Lead investigator Sagar Lonial noted that although survival data were not yet available, “there clearly are very encouraging signs in terms of overall survival.” Commenting on the findings, ASCO president-elect Julie Vose said “this is probably a practice-changing type of treatment,” adding “I expect they will get approval.”
Elotuzumab is a monoclonal antibody in development for multiple myeloma (MM) that targets CS1, a cell surface glycoprotein expressed on MM cells. [CS1 is also known as SLAMF7.] In preclinical models, elotuzumab exerts anti-MM efficacy via natural killer (NK)-cell-mediated antibody-dependent cellular cytotoxicity (ADCC). It was initially developed by Facet Biotech and is now being developed by Abbvie and Bristol Myers Squibb following Abbott’s $450MM acquisition of Facet in March 2010.
Antibody-dependent cellular cytotoxicity (ADCC) occurs when an antibody binds to a cellular antigen and its Fc portion then binds to a receptor on NK cells, triggering the release of cytotoxic enzymes by the NK cells, thereby killing the cell expressing the target antigen.
Interestingly, CS1 is also expressed at low levels on NK cells, themselves. Elotuzumab appears to induce activation of NK cells by binding to NK cell CS1 which promotes cytotoxicity against CS1(+) MM cells but not against autologous CS1(+) NK cells.

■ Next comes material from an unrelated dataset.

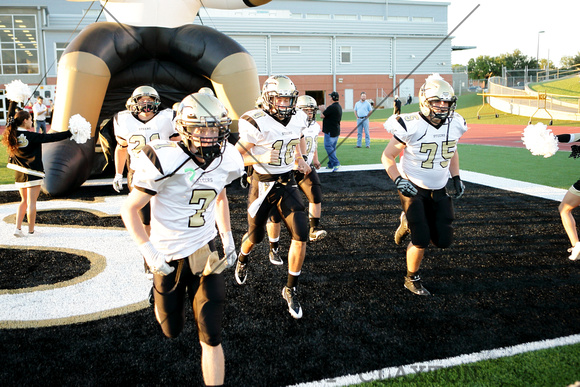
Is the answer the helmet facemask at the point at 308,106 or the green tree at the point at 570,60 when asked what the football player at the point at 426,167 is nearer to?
the helmet facemask at the point at 308,106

Elotuzumab may also promote CS1-CS1 interactions between NK cells and CS1(+) target cells to enhance cytotoxicity in a manner independent of ADCC. NK cell activation appears dependent on differential expression of the signaling intermediary EAT-2 which is present in NK cells but absent in primary, human MM cells. Taken together, these data suggest elotuzumab may enhance NK cell function directly and confer anti-MM efficacy by means beyond ADCC alone.
EAT-2 is the Ewing’s Sarcoma-Associated Transcript, which has homology with Src, and is related to signaling lymphocytic activation molecule (SLAM)-associated protein (SAP). EAT-2 mediates its effects in NK cells by linking SLAM family receptors to phospholipase Cγ, calcium fluxes, and Erk kinase.
In summary, binding of elotuzumab to CS1 on multiple myeloma cells results in opsonization for ADCC destruction by NK cells. Whereas, binding of elotuzumab to CS1 on NK cells results in NK cell activation and exocytosis of cytotoxic granules because NK cells express EAT-2, and multiple myeloma cells do not.